Un certain nombre de propriétés sur la couleur des sommets pendant le parcours récursif peuvent être énoncées. Par exemple, dans une arborescence de Trémaux, un sommet noir ne peut jamais être l'origine d'un arc vers un sommet blanc. De la même manière, un sommet blanc extrémité d'un chemin complètement blanc issu d'un sommet gris se retrouvera descendant de ce sommet gris dans l'arbre de recouvrement; etc.
Exercice 3   Ecrire les fonctions tremauxPrefixe et tremauxPostfixe en transformant la variable globale numOrdre en variable locale.

Le parcours en largeur est aussi plus compréhensible en ne raisonnant que sur la couleur des sommets:

static int[ ] largeurPref (Graphe g, int x) {
  int n = g.succ.length, numOrdre = -1;
  int[ ] couleur = new int[n], num = new int[n];
  for (int x = 0; x < n; ++x) couleur[x] = BLANC;
  FIFO f = new FIFO(n);
  couleur[x] = GRIS;
  FIFO.ajouter (f, x);
  while ( !FIFO.estVide(f) ) {
    x = FIFO.supprimer (f);
    num[x] = ++numOrdre;
    for (Liste ls = g.succ[x]; ls != null; ls = ls.suivant) {
      int y = ls.val;
      if (couleur[y] == BLANC) {
        couleur[y] = GRIS;
        FIFO.ajouter (f, y);
      }
    }
    couleur[x] = NOIR;
  }
  return num;
}

Dans ce parcours en largeur, la coloration en gris d'un sommet doit se faire avant de le placer dans la file d'attente, sous peine de l'y mettre plusieurs fois, et de devoir faire intervenir la valeur du résultat num qu'il est plus sage de distinguer du contrôle du parcours.

Quant au parcours postfixe, il s'obtient en déplaçant l'instruction de numérotation d'un sommet, et en la plaçant avant la coloration en noir. Mais le résultat num serait alors le même que celui obtenu dans le parcours préfixe, puisque, dans le parcours en largeur, rien ne se passe entre le rangement dans la file des successeurs d'un sommet et le traitement du sommet en question.

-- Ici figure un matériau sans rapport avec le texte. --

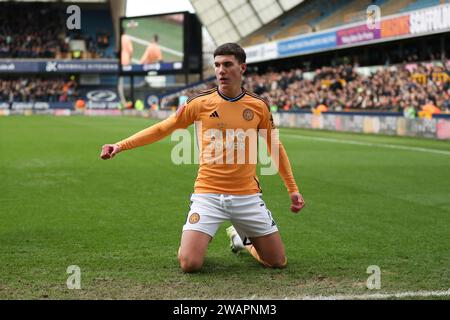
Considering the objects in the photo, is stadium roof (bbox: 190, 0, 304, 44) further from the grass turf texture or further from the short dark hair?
the short dark hair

Tous les parcours en profondeur ou en largeur ne passent qu'une seule fois par chaque sommet et font un nombre d'opérations proportionnel au nombre d'arcs. La complexité de tels parcours dans un graphe G=(X,A) est donc en O(|X| + |A|), qu'on écrit souvent simplement par O(X + A).

1.9 Graphes acycliques

Les graphes sans cycle (directed acyclic graphs en anglais ou plus simplement dags) interviennent souvent dans les problèmes d'ordonnancement: organisation des différents travaux sur un chantier, dépendance entre modules dans un projet de programmation, etc. Un arbre est un dag particulier; mais, dans un dag, contrairement aux arbres, on peut partager des sous-dags. Un graphe est dit acyclique s'il ne contient pas de circuit.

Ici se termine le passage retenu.